それから、しゃがんで両腕を広げたかと思うと、たっくんと日向ちゃんは、それぞれ片方ずつ、その腕を掴む。


「二人とも、しっかり掴まってろよ」


 吉野くんはそう言ったかと思うと、そのまま立ち上がり、両腕に二人をぶら下げた。

 そしてそのまま、二人同時に、高々と抱えあげた。


「わぁーーーっ!」


 いわゆるたかいたかいの、両手持ちバージョン。しかも、一度下げたと思ったらまた上げてっていうのを、何度も繰り返してる。


 たっくんや日向ちゃんはそれがすっごく面白いみたいで、その間ずっと、キャッキャと声をあげていた。

 廊下にいた時から聞こえてきた声は、これだったんだ。


 けど、どういうこと?

 なんで吉野くんがここにいるの? それに今の吉野くんは、ニコニコ笑ってて、学校で氷の王子様って言われているのとはまるで別人なんだけど!


 ポカンとしたまま見つめていると、上げ下げの勢いがだんだん弱まっていって、やがてぶら下がっている二人を、ゆっくりと床に下ろす。

 二人ともはしゃぎ疲れたのか、床にたったとたんフラフラとしたけど、吉野くんは再びしゃがんで、それをガッシリ受け止める。


 すると二人は、そのまま吉野くんにもたれかかっちゃった。


「いいか。フラフラのまま立ってたら危ないから、少しだけじっとしておくんだぞ」


 二人の頭を撫でながら、そう話す吉野くん。

 しかも、これまた普段学校では聞かないような、甘〜い声で。

 その様子を見て、気がつけば思わず呟いていた。


「か、可愛い……」


 だってそうでしょう。

 たっくんは元々可愛いし、日向ちゃんだってそう。そんな二人が無邪気に遊んで、しかもしかも、その相手があの吉野くんなんだよ! 今まで見たこともないくらいの笑顔や甘い声で、遊んであげているんだよ。

 これを可愛いって言わずになんて言うの!


 すごいものを見てしまった。

 できることなら、写真に撮って保存しておきたい。

 そう思いながら、見とれていると、たっくんがこっちに気づいた。


「あっ。知世お姉ちゃんだーっ!」

「やっほー、たっくん。今日はママのかわりに私が迎えに来たよーっ!」


 駆け寄ってきたたっくんを受け止め、頭をワシャワシャって撫でる。

 さっきの光景を見たことで可愛さ成分をたっぷり補充しているから、いつもの倍くらいワシャワシャしちゃう。


 だけど、私を見て反応したのは、たっくんだけじゃなかった。

 さっきまで笑っていた吉野くんが、急に顔を強ばらせ、目を丸く大きく見開いた。


「お、お前。確か、うちのクラスの……」

「うん?」

「うちのクラスの……うちのクラスの……」

「えっと……坂部だから。坂部知世」


 吉野くん、私の名前知らなかったんだ。

 ま、まあ、いいけどね。同じクラスって言っても、今まで喋ったことなんてほとんどないんだし、仕方ない。

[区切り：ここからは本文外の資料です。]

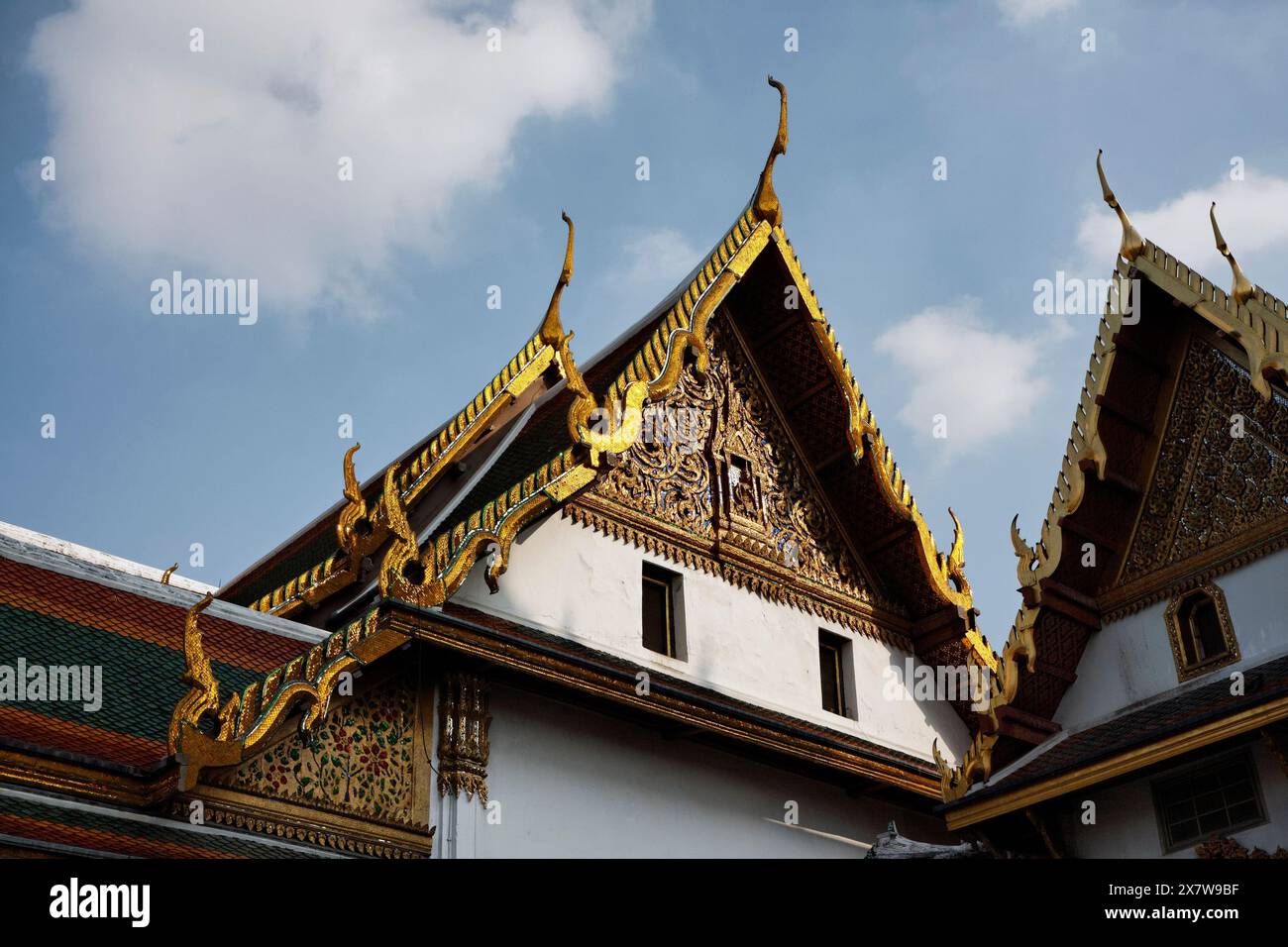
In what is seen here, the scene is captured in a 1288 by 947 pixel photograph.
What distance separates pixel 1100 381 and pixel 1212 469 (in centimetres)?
74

 それより、今の吉野くんはなんだか激しく動揺していて、顔色も悪い。

 さっきの笑顔とは別の意味で、今こんな吉野くん、初めて見たかも。


 すると今度は、キッと鋭い目つきに変わって、睨むように私を見る。

 ああ、これは割と、普段の氷の王子な吉野くんっぽい。

 なんて、的外れなこと考えてる場合じゃなかった。


 なんだか吉野くん、すごく不機嫌そうに見えるけど、もしかして怒ってる?

 顔の形が整っているだけに、怒った表情には迫力があって睨まれると背中がゾクゾクしてくる。

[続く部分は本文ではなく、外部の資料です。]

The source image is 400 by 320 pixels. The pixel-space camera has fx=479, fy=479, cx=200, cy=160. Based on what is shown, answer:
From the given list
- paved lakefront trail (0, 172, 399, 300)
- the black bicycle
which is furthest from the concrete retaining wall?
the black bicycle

 思わず後ずさるけど、吉野くんは逃がすかって感じで、どんどん詰め寄ってくる。

 そしてとうとう、壁際に追い詰められ、息がかかるくらいの距離まで迫ってきた。

 こ、怖いんだけど。


「なあ、いつからだ?」

「へっ? い、いつからとは?」

「だから、お前はいつからここにいて、俺のことを見てたのかって言ってるんだよ」

「そ、それは……」


 吉野くんが、二人同時にたかいたかいする少し前くらいから。

 けど、それを正直に言っていいのかわからない。もしかすると、余計怒らせちゃうかも。


「聞いてんのか?」

「ひぃぃっ!」


 さっきの笑顔や甘い声はどこいっちゃったの!?

 今の吉野くんには、ただただ恐怖しかない。


 どうしよう、どうしよう、どうしよう。

 氷の王子様から怒りを買うなんて、もしかして、私の中学生活終わった?


 そう思った、その時だった。


「知世お姉ちゃんのこと、いじめるの?」


 そう言ったのは、たっくんだ。たっくんは目をウルウルさせながら、心配そうに私と吉野くんを交互に見る。


 それだけじゃない。


「お兄ちゃん、イジワルしてるの?」


 日向ちゃんもまた、たっくんと同じように、不安そうな目を向けていた。


 子ども二人に見つめられた吉野くんは、「くっ……」と小さく唸るような声をあげる。


 それから、ほんの少し表情をヒクつかせたかと思うと、無理やりって感じで笑顔を作った。


 それから、二人のすぐ前でしゃがみ込んで、目線が同じくらいの高さになるように合わせて、話す。

 お姉ちゃんから聞いたけど、小さい子どもってこういう話し方をした方が安心するんだって。


「違うんだ。別に、いじめてるわけじゃないんだぞ」

「そうなの?」

「もちろんだ。俺がそんなことするやつに見えるか?」

「見えなーい」


 笑顔を作ったのが良かったのか、目線を合わせた効果があったのか、二人とも、吉野くんの言葉に素直に頷く。


「ただ、ちょっとだけこのお姉ちゃんと話すことがあるから、ちょっとだけ、二人で遊んでてくれないか?」

「うん遊ぶー!」

「僕もー!」


 そうして、二人は遊び始める。

 さっきも思ったけど、吉野くんって、子供の扱いがうまいの?


 けど、今考えるのはそこじゃないかも。

 吉野くん、私と話すことがあるって言ったよね。


「坂部、ちょっといいか」


 やっぱり。

 今度は、いったい何を言われるんだろう。

 お断りしますって言いたかったけど、もちろんそんなことできるわけなくて、ドキドキと冷や汗が止まらなかった。